Иногда хочется на все рукой махнуть — уйти и заниматься тем, что нравится, вот сели втроем, съездили, покопали, отдохнули и вернулись. Что такое вечность? Дорога в вечность есть, если люди будут помнить. Это же не какие-то пафосные истории. Мы говорим про Кутузова, который был в 1812 году, — значит, он жив, его родственники гордятся, что он был вообще. И даже если я пишу про солдата, имя которого я не знаю, — если кто-то прочитал, наверное, я ему какую-то надежду на дорогу в вечность дал. Вот я думаю о своем поколении, о людях, которым сейчас сорок пять — пятьдесят лет. Мой дед родину отстоял, всю войну прошел. Мой отец — они страну восстановили, в космос полетели, чего только ни построили. А мы, кто родился в 70-е, что сделали? Советский Союз мы просрали, Россию строим худо-бедно... И вот я думаю, что, может быть, наш единственный шанс в историю войти — это тем, кто за нами пришел, рассказать про предшественников.
Изначально для меня обоснование того, что копать надо сейчас, — в том, что все разрушается, все меньше становится артефактов. Но сейчас уже нет лекарства от этой болезни, я не знаю, что правильно. То ли сейчас копать как есть, потому что уходят бумаги, уходит железо, теряем имена. То ли не копать и ждать, когда придут профессионалы. Потому что профессионалы с их подходом все-таки больше установят информации, они будут это делать, наверное, как-то более грамотно. Как правильно — я не знаю. Мы стояли в этом году в Мясном Бору лагерем, 9 мая в лесу отмечали. Был полный лагерь народу, мы сидим с Орловым, а у нас там 113 человек в мешках лежит убитых. И каждый день мимо них проходят дети. Копать выходят — отряды, банды, группы... И вот мы на этих убитых смотрим, я говорю: представь, 113 человек в строю стоят. Орлов говорит, что его отец все время считал их, представлял, как рота стоит с винтовками, с автоматами, как много людей. А молодежь проходит, и для них это просто мешки... Я не знаю, это хорошо или плохо.
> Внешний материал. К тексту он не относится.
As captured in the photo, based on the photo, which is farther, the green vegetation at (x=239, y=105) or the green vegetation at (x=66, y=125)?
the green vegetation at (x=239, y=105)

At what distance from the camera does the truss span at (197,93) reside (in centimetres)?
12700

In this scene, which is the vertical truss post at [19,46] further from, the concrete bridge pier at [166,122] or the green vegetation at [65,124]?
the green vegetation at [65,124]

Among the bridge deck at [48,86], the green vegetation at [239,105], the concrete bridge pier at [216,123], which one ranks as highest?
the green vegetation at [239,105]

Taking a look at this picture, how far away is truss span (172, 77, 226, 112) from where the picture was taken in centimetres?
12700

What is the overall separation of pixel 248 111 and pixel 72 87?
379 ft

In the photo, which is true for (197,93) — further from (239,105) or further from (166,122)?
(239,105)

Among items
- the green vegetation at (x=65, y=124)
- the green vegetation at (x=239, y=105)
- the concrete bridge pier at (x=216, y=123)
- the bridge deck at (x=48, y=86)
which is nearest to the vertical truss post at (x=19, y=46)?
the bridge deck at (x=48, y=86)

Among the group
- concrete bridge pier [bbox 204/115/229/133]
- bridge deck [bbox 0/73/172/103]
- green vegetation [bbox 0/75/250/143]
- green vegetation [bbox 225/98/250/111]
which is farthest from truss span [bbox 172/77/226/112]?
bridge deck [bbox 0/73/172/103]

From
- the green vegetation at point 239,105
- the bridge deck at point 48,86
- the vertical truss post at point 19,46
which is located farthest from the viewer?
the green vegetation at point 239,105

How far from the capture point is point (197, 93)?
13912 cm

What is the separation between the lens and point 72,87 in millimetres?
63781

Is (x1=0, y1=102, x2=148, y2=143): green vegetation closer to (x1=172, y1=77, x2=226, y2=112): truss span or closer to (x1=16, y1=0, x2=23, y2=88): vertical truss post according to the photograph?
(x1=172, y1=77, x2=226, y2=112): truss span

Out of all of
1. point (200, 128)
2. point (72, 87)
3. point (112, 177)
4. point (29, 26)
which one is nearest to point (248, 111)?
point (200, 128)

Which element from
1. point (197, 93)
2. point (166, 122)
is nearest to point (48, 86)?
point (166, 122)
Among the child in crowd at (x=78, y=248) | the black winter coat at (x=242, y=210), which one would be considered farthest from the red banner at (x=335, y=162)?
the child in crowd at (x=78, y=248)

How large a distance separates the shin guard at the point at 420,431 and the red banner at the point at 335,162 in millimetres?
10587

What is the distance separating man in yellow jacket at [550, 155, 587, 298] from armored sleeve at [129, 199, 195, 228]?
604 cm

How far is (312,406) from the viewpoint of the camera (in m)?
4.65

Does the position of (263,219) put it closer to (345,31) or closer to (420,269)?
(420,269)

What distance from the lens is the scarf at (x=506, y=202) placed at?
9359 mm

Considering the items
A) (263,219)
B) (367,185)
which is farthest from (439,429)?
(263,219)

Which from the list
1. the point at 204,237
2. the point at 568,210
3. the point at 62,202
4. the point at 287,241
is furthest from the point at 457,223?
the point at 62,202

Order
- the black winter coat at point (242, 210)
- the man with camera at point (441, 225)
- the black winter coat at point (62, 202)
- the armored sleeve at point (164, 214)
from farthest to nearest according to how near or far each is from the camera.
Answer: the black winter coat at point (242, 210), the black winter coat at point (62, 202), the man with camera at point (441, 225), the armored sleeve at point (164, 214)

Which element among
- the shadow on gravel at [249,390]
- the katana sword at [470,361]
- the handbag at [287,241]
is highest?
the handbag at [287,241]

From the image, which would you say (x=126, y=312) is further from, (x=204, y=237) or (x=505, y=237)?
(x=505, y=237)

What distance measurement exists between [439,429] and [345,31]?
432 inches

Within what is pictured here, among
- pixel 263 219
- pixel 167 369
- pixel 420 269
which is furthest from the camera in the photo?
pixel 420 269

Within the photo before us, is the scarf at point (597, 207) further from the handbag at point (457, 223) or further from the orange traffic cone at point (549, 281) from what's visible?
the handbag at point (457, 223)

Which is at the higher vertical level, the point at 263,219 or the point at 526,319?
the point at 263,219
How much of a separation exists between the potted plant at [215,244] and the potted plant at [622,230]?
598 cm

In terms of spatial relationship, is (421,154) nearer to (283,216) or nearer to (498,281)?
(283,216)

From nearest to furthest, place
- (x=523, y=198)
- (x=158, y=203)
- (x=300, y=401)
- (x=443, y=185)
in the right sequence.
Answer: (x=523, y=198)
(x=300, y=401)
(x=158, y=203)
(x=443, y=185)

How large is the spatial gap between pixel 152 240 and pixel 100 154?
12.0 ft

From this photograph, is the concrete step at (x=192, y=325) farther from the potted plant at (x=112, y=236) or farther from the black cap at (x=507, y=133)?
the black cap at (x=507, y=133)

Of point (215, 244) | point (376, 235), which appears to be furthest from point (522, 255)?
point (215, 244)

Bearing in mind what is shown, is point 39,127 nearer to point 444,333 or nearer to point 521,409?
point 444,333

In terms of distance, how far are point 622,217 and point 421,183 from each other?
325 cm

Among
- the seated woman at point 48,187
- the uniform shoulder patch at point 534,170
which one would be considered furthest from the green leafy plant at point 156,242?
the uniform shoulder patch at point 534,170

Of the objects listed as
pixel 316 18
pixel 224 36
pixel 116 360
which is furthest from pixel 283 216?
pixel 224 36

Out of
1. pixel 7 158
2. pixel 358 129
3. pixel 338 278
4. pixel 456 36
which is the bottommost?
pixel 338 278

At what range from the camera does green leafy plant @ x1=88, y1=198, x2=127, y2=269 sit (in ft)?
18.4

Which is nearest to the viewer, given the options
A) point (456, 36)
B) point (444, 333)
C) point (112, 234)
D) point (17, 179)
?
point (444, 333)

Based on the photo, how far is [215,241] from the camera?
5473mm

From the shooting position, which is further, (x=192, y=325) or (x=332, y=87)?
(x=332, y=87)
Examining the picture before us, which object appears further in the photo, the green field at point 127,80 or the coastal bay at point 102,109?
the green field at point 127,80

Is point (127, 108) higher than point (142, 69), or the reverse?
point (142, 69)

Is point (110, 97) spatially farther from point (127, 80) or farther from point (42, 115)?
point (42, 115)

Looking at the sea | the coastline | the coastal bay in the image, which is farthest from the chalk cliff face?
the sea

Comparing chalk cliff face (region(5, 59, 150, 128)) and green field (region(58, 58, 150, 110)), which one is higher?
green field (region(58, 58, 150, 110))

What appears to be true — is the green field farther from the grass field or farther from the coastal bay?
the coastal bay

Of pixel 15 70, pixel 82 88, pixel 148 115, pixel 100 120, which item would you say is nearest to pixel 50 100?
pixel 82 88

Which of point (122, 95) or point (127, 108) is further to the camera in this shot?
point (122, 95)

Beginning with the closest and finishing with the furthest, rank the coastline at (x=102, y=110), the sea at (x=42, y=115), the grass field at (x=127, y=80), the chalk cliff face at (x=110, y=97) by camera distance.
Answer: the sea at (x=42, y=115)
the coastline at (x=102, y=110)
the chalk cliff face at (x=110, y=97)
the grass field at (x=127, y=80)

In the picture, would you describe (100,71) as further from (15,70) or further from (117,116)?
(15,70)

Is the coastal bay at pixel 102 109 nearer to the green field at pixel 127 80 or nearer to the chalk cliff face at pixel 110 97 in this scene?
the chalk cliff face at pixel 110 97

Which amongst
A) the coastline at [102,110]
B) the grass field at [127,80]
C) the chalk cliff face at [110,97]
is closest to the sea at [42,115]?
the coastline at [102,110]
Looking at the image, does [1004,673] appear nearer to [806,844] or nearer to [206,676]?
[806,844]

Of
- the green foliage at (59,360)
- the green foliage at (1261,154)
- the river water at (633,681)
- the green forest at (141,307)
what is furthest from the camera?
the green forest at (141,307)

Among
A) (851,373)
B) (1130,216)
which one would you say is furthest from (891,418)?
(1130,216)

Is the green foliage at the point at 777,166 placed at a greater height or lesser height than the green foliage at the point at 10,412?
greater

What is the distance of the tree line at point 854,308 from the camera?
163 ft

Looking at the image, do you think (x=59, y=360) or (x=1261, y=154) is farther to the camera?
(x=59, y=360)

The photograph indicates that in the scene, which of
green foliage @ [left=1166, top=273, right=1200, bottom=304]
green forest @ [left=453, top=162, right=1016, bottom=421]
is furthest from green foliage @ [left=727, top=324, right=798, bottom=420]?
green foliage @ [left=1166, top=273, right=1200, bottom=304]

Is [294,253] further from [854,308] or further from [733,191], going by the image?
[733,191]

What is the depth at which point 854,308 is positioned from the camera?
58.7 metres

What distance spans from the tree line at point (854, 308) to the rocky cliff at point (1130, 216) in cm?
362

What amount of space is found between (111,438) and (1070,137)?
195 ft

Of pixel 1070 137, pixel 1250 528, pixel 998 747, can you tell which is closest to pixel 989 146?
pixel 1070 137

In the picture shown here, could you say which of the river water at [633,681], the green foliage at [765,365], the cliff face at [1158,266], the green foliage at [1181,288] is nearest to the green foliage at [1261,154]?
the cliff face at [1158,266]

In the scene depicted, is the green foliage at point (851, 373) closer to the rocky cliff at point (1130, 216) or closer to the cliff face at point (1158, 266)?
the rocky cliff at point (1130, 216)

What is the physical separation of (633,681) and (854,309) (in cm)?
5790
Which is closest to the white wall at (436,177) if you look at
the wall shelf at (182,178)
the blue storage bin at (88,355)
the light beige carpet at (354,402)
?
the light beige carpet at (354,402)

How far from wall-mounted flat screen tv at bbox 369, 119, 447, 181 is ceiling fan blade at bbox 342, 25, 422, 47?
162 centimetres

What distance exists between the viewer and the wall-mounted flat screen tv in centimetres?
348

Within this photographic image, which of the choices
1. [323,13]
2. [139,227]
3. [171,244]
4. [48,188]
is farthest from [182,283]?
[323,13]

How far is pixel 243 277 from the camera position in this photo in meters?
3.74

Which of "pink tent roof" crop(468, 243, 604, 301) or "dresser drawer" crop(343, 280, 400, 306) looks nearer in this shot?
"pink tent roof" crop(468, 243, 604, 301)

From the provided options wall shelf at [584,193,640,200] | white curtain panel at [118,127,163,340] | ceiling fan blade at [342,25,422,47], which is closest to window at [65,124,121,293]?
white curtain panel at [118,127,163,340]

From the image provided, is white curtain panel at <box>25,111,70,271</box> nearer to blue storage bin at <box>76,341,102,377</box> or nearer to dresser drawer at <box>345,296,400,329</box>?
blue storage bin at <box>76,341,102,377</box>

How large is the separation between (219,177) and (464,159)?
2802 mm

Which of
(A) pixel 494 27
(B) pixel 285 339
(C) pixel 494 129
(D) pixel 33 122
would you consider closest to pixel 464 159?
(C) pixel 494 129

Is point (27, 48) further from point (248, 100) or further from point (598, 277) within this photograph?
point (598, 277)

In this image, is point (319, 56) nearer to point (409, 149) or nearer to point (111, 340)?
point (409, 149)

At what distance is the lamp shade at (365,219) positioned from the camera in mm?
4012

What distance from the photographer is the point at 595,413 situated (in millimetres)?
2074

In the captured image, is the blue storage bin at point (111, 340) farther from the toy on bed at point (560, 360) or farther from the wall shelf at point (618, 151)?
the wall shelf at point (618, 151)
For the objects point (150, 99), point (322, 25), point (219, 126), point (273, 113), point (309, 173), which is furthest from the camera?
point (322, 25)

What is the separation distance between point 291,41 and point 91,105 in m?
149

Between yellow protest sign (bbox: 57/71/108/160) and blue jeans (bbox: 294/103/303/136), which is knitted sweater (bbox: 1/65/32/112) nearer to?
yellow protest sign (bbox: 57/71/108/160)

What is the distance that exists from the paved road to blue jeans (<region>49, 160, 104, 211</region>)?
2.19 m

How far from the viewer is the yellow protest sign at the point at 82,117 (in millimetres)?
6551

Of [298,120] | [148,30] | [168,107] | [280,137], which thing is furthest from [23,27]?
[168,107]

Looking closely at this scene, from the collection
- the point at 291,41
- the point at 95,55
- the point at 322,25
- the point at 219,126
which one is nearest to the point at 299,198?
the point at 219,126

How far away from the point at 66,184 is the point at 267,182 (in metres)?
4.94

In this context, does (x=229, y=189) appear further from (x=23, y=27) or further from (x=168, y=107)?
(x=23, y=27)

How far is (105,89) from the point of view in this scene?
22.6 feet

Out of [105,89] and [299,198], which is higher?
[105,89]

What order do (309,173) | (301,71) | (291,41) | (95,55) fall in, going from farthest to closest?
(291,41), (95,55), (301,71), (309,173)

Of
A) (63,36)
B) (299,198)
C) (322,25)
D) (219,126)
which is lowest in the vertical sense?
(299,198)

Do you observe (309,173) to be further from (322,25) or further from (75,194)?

Мы с Орловым обсуждали, почему он находит всегда. Потому что он идет, как на войне прямо сейчас, для него это не просто выбоины какие-то — рядом с ним солдаты, машины проезжают, вон там снаряд взорвался. Он живет войной, поэтому он идет — ничего не предвещает, он туда тыкнул, а там кто-то есть. А молодых спрашиваю: «Вы что видите вокруг себя?» — «Красивый лес, птички поют». И это, наверное, хорошо! Они не должны, может быть, эту войну видеть, но тогда, вероятно, они и заниматься этим не должны. Для них что-то другое нужно. Поэтому я не могу тебе сейчас сказать, что правильнее, копать сейчас или ждать. Я сам уже запутался, что правильнее. Я пойду по этому пути до конца. А вот надо ли, чтобы кто-то за мной шел по этому пути, — я не знаю.